In the current climate of hip-hop music, elements of '70s funk are quickly becoming a popular source of inspiration. Recent albums such as Childish Gambino's "Awaken, My Love!" and Kendrick Lamar's To Pimp a Butterfly update funk for contemporary listeners and help expand the scope of hip-hop's musicality. Funk legend George Clinton recently expressed his admiration for Gambino's work, explaining that he is "glad [Gambino] and others are bringing some new funk back.” Today, Clinton sat down with Rolling Stone to delve deeper into discussing funk's role in modern popular music.

Clinton began by reflecting on meeting Flying Lotus and Thundercat while working on Lamar's album, explaining that "they remind me of the 21st-century version of when Bootsy hooked up with Parliament-Funkadelic. They sound like the new version of that whole era. They've got the jazz version of that, and they're playing it themselves. Thundercat is a real great bass player." He went on to praise the work they contributed to Lamar's To Pimp a Butterfly, saying that their funk and jazz influenced instrumentation "gives a brand new life into the music of hip-hop."

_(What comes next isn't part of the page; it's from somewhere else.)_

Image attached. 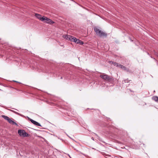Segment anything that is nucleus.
<instances>
[{"label":"nucleus","instance_id":"f257e3e1","mask_svg":"<svg viewBox=\"0 0 158 158\" xmlns=\"http://www.w3.org/2000/svg\"><path fill=\"white\" fill-rule=\"evenodd\" d=\"M63 36L64 38L68 40L74 42L76 43L80 44L81 45H82L84 43L82 41L79 39H77L75 37L71 35H64Z\"/></svg>","mask_w":158,"mask_h":158},{"label":"nucleus","instance_id":"f03ea898","mask_svg":"<svg viewBox=\"0 0 158 158\" xmlns=\"http://www.w3.org/2000/svg\"><path fill=\"white\" fill-rule=\"evenodd\" d=\"M94 30L96 34L100 37H106L107 36V34L106 33L103 32L96 27H94Z\"/></svg>","mask_w":158,"mask_h":158},{"label":"nucleus","instance_id":"7ed1b4c3","mask_svg":"<svg viewBox=\"0 0 158 158\" xmlns=\"http://www.w3.org/2000/svg\"><path fill=\"white\" fill-rule=\"evenodd\" d=\"M100 77L104 80L109 82L112 81V78L105 73H102L100 75Z\"/></svg>","mask_w":158,"mask_h":158},{"label":"nucleus","instance_id":"20e7f679","mask_svg":"<svg viewBox=\"0 0 158 158\" xmlns=\"http://www.w3.org/2000/svg\"><path fill=\"white\" fill-rule=\"evenodd\" d=\"M2 117L4 118L5 119L7 120L9 123L12 124H15L17 125L16 123L12 121L11 119L7 116L5 115H2Z\"/></svg>","mask_w":158,"mask_h":158},{"label":"nucleus","instance_id":"39448f33","mask_svg":"<svg viewBox=\"0 0 158 158\" xmlns=\"http://www.w3.org/2000/svg\"><path fill=\"white\" fill-rule=\"evenodd\" d=\"M19 134L21 136L26 137L27 136L28 134L23 130H19L18 131Z\"/></svg>","mask_w":158,"mask_h":158},{"label":"nucleus","instance_id":"423d86ee","mask_svg":"<svg viewBox=\"0 0 158 158\" xmlns=\"http://www.w3.org/2000/svg\"><path fill=\"white\" fill-rule=\"evenodd\" d=\"M43 21H44L47 23L51 24L54 23V22L52 21L51 19L45 16H44V19H43Z\"/></svg>","mask_w":158,"mask_h":158},{"label":"nucleus","instance_id":"0eeeda50","mask_svg":"<svg viewBox=\"0 0 158 158\" xmlns=\"http://www.w3.org/2000/svg\"><path fill=\"white\" fill-rule=\"evenodd\" d=\"M120 68H121V69L127 72H129V69L128 68H127L126 67H125V66L121 65L119 64V67Z\"/></svg>","mask_w":158,"mask_h":158},{"label":"nucleus","instance_id":"6e6552de","mask_svg":"<svg viewBox=\"0 0 158 158\" xmlns=\"http://www.w3.org/2000/svg\"><path fill=\"white\" fill-rule=\"evenodd\" d=\"M35 16L38 19L43 21V19H44V16L42 17L41 15L38 14H35Z\"/></svg>","mask_w":158,"mask_h":158},{"label":"nucleus","instance_id":"1a4fd4ad","mask_svg":"<svg viewBox=\"0 0 158 158\" xmlns=\"http://www.w3.org/2000/svg\"><path fill=\"white\" fill-rule=\"evenodd\" d=\"M30 121L32 123H33L34 125L37 126H40V124L37 122L32 119H30Z\"/></svg>","mask_w":158,"mask_h":158},{"label":"nucleus","instance_id":"9d476101","mask_svg":"<svg viewBox=\"0 0 158 158\" xmlns=\"http://www.w3.org/2000/svg\"><path fill=\"white\" fill-rule=\"evenodd\" d=\"M110 63H111L112 64H113L114 65L116 66L117 67H119V66L120 64L117 62H114L111 61H110Z\"/></svg>","mask_w":158,"mask_h":158},{"label":"nucleus","instance_id":"9b49d317","mask_svg":"<svg viewBox=\"0 0 158 158\" xmlns=\"http://www.w3.org/2000/svg\"><path fill=\"white\" fill-rule=\"evenodd\" d=\"M152 99L156 102H158V97L154 96L152 97Z\"/></svg>","mask_w":158,"mask_h":158},{"label":"nucleus","instance_id":"f8f14e48","mask_svg":"<svg viewBox=\"0 0 158 158\" xmlns=\"http://www.w3.org/2000/svg\"><path fill=\"white\" fill-rule=\"evenodd\" d=\"M61 79H62V77H61Z\"/></svg>","mask_w":158,"mask_h":158}]
</instances>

When asked how funk has stayed relevant throughout the years, Clinton emphasized the importance of sampling. "Funk has been able to endure because it's been handed down by way of samples. The [Ice] Cubes, the Tupacs, the [Dr.] Dres, the Puffys, they sampled the music and kept it alive." He also explained that he has been able to keep his own career going strong by "getting along with the new ones that come along ready to put your ass out to pasture." Clinton concluded the interview by discussing his upcoming collaboration with Flying Lotus.